While working in Central Africa, she deployed modern technology such as global positioning systems and computerised tracking systems in the study of wildlife navigation. Kilbourn also spoke in French to programme software to enable squads to compile data on hand-held devices. She frequently lived in the jungle consuming peanut butter for protein and sometimes used generators at the camps she set up or was frequently unable to contact the outside world for weeks. Kilbourn established on-site laboratories at multiple locations for trained project individuals to conduct analysis of biological samples. In May 2001, she flew to Gabon to begin part of the Wildlife Conservation Society's gorilla health evaluation and monitoring programme, developing protocols with multiple organisations working in gorilla conservation to try to prevent transmittable diseases between animals and humans.

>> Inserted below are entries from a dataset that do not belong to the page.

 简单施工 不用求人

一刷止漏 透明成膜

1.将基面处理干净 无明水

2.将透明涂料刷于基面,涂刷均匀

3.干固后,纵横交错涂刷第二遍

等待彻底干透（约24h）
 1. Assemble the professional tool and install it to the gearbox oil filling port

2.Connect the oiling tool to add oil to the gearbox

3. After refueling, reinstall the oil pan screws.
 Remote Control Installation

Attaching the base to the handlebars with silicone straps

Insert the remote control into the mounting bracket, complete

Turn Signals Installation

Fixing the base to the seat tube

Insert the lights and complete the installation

In October 2001, while still in Gabon, she and other project leaders were asked to venture to Congo and northern Gabon to investigate an outbreak of the tropical Ebola virus, which killed humans, at least 30 gorillas and 12 chimpanzees in villages close to the border with Congo and Gabon. Kilbourn collected samples of blood and tissue from deceased gorillas in the jungle and determined wild gorillas were susceptible to death of the Ebola virus as well as finding out the disease could be transmitted to humans through hunting and the consumption of infected species. She also found that hunting from indigenous population also contributed to the decline in the gorilla population and attempted to persuade the population to not consume ape meat.

==Death==

On 2 November 2002, while the plane she was travelling in was about to land in an animal reserve in the Lope Nature Preserve in Gabon, she was killed when it crashed. Three others in the plane were unhurt. A memorial service for Kilbourn was held at Bronx Zoo on the afternoon on 15 November 2002.

==Legacy==
The Wildlife Conservation Society set up a memorial fund in Kilbourn's name to assist veterinarians in other countries. In June 2003, she was posthumously elected to the Global 500 Roll of Honour by the United Nations Environment Programme at a ceremony in Beirut, Lebanon "for her exceptional work in protecting the environment."